Sure, adults have, since roughly forever, bemoaned “kids these days” as spoiled and incapable. Earlier this decade, the trendy parenting argument was that by giving our offspring too many things and not enough responsibility, we were creating a generation of entitled wimps. That’s still the prevailing wisdom, but even as we try to land our parental helicopters, there’s growing awareness that we face a far more ominous challenge.

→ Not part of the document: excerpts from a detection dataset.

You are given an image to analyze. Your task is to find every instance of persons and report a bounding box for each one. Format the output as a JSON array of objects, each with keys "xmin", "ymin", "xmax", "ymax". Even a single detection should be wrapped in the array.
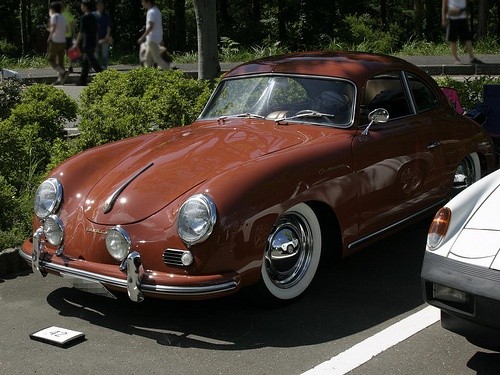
[
  {"xmin": 441, "ymin": 0, "xmax": 486, "ymax": 64},
  {"xmin": 137, "ymin": 0, "xmax": 173, "ymax": 72},
  {"xmin": 71, "ymin": 0, "xmax": 104, "ymax": 86},
  {"xmin": 90, "ymin": 0, "xmax": 111, "ymax": 69},
  {"xmin": 46, "ymin": 1, "xmax": 69, "ymax": 85},
  {"xmin": 60, "ymin": 2, "xmax": 75, "ymax": 73}
]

Today, America’s kids are caught up in one of the largest mass migrations in human history: the movement indoors. Only recently have we begun to spend our lives penned in by walls, staring at screens. Increasingly we don’t touch, look at, or even speak to each other, connecting instead through apps. When we do get together, it’s for a quick coffee date. At home, children see Mom and Dad thumbing away nonstop on their devices and follow suit.

For many of us who came of age before the smartphone, this transformation has been painful. If your childhood was full of hours spent wandering the neighborhood with a pack of friends, your screen time composed of Saturday-morning cartoons and after-school specials, the rise of the digitized, overscheduled, indoor lifestyle can leave you deeply dispirited. For kids the price is much higher: a steep rise in health problems, heightened social pressures, and a frightening set of new addictions around technology.

It’s time to make childhood an adventure again. Kids deserve the chance to explore nature without an agenda or a chaperone, to take risks and learn to get themselves out of trouble, to fall in love with nature so they become stewards of the earth. They need, more than anything else, to be allowed to follow the crooked, sometimes scary, and truly wild paths to adulthood that turn brave little kids into healthy grown-ups.